Your objective.
Please transcribe the entries below word for word, starting at the first entry and ending at the line containing "Honda Jazz GK". Leave the pictures out of your copy.

^^^^^^^^

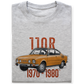Škoda 1000 MB — t-shirt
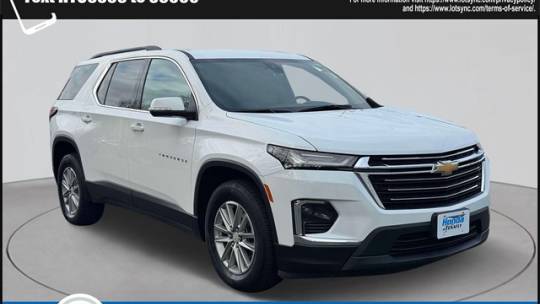 2022 Chevrolet Traverse LT Leather — SUV — 43,771 mi — Tenafly, NJ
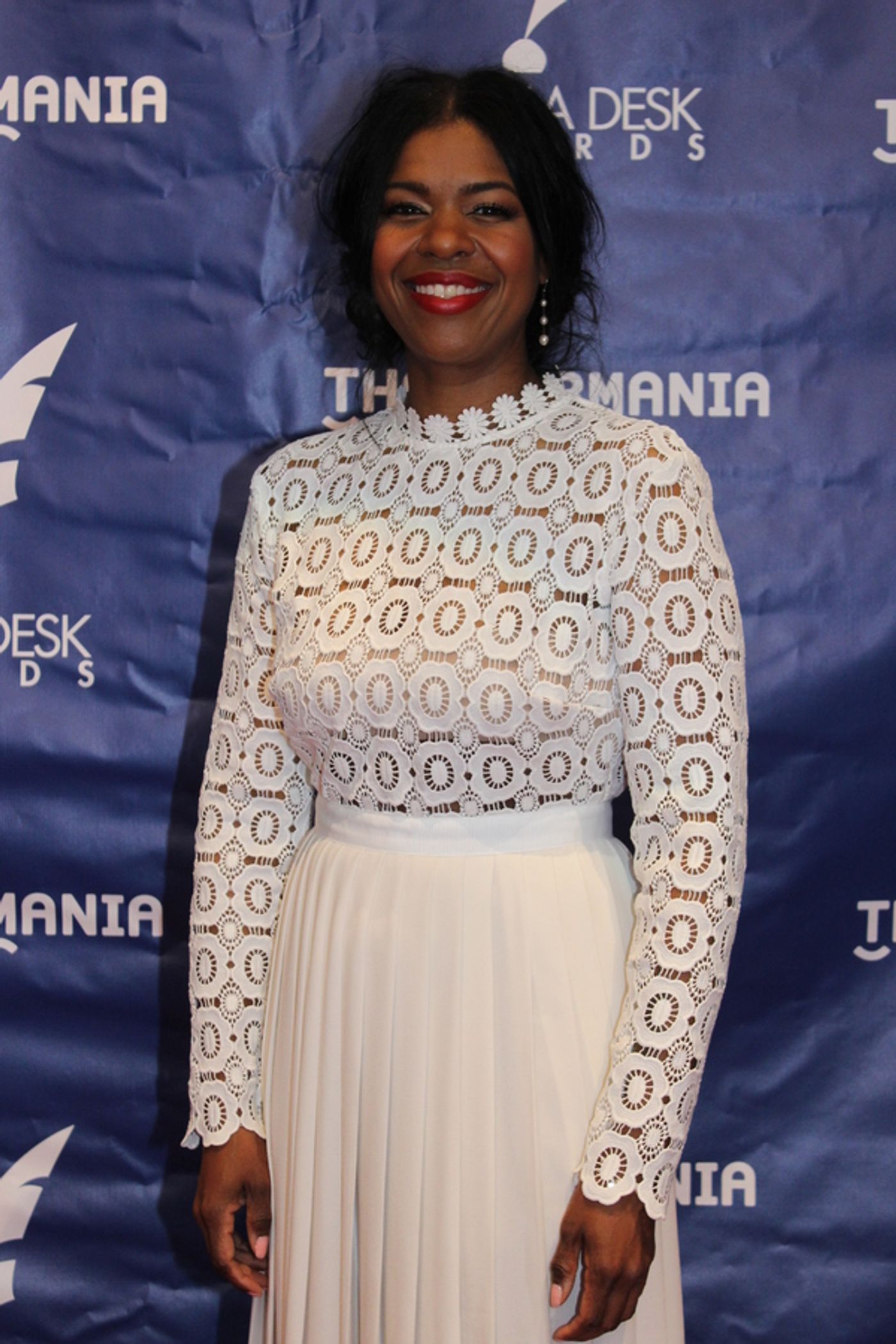 Photo Coverage: On the Red Carpet for the 61st Annual Drama Desk Awards! Image
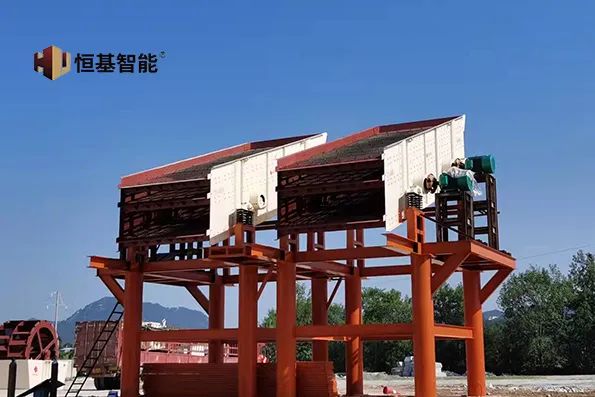 鄂州市恒基智能裝備制造有限公司將亮相2022第二屆中國（鄭州）砂石及尾礦與建筑固廢處理技術展覽會(圖11)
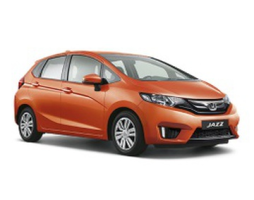 Honda Jazz GK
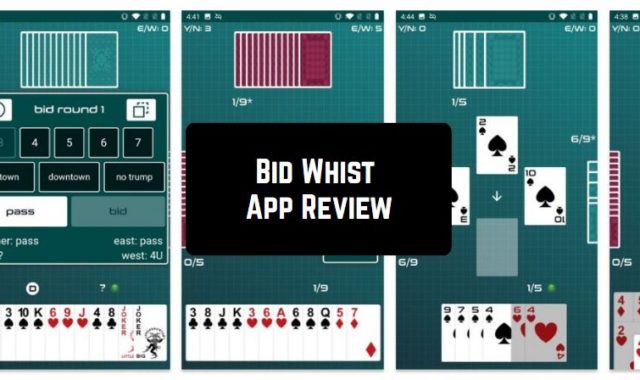 Bid Whist App Review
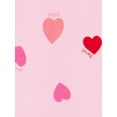 thumbnail image 3 of Carter's Child of Mine Baby Girls' Sleep N Play Pink Heart, 3 of 3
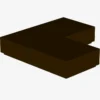 FLAT TILE CORNER 1X2X2 X 100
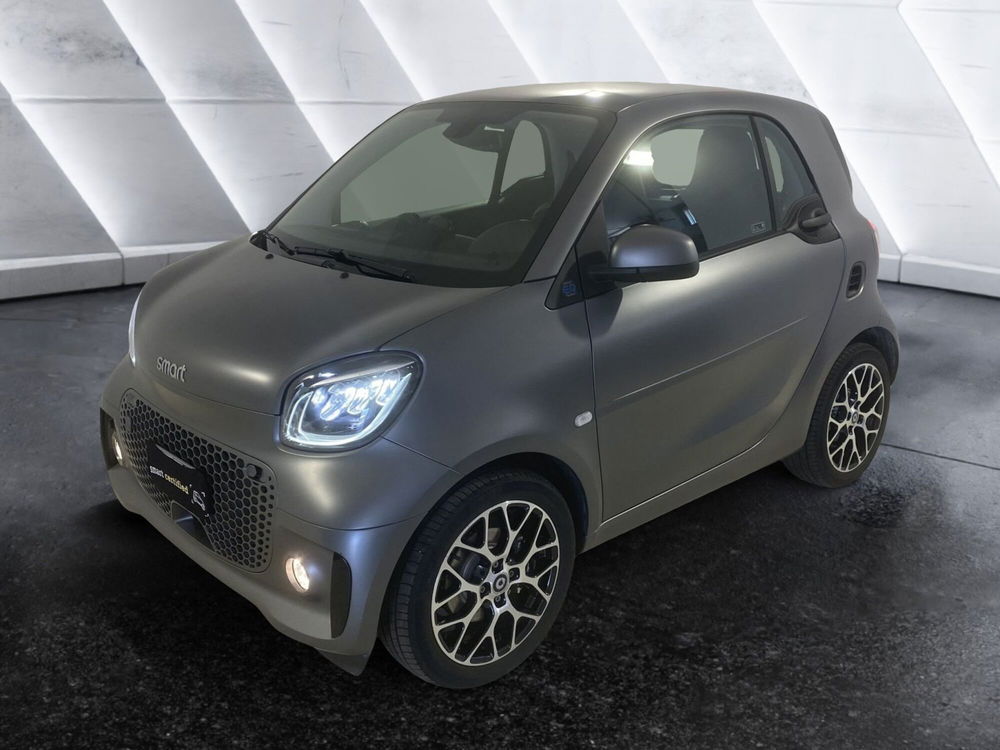 smart Fortwo usata a Napoli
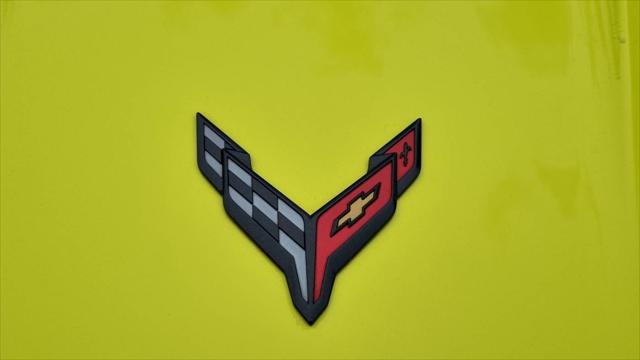2024 Chevrolet Corvette Z06 RWD Convertible 3LZ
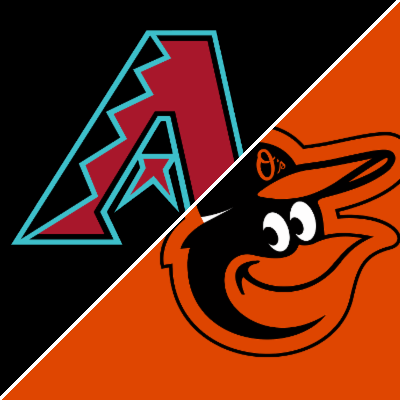 Diamondbacks vs. Orioles (Apr 13, 2026) Pregame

^^^^^^^^

Result of the exercise.
Škoda 1000 MB — t-shirt
 2022 Chevrolet Traverse LT Leather — SUV — 43,771 mi — Tenafly, NJ
 Photo Coverage: On the Red Carpet for the 61st Annual Drama Desk Awards! Image
 鄂州市恒基智能裝備制造有限公司將亮相2022第二屆中國（鄭州）砂石及尾礦與建筑固廢處理技術展覽會(圖11)
 Honda Jazz GK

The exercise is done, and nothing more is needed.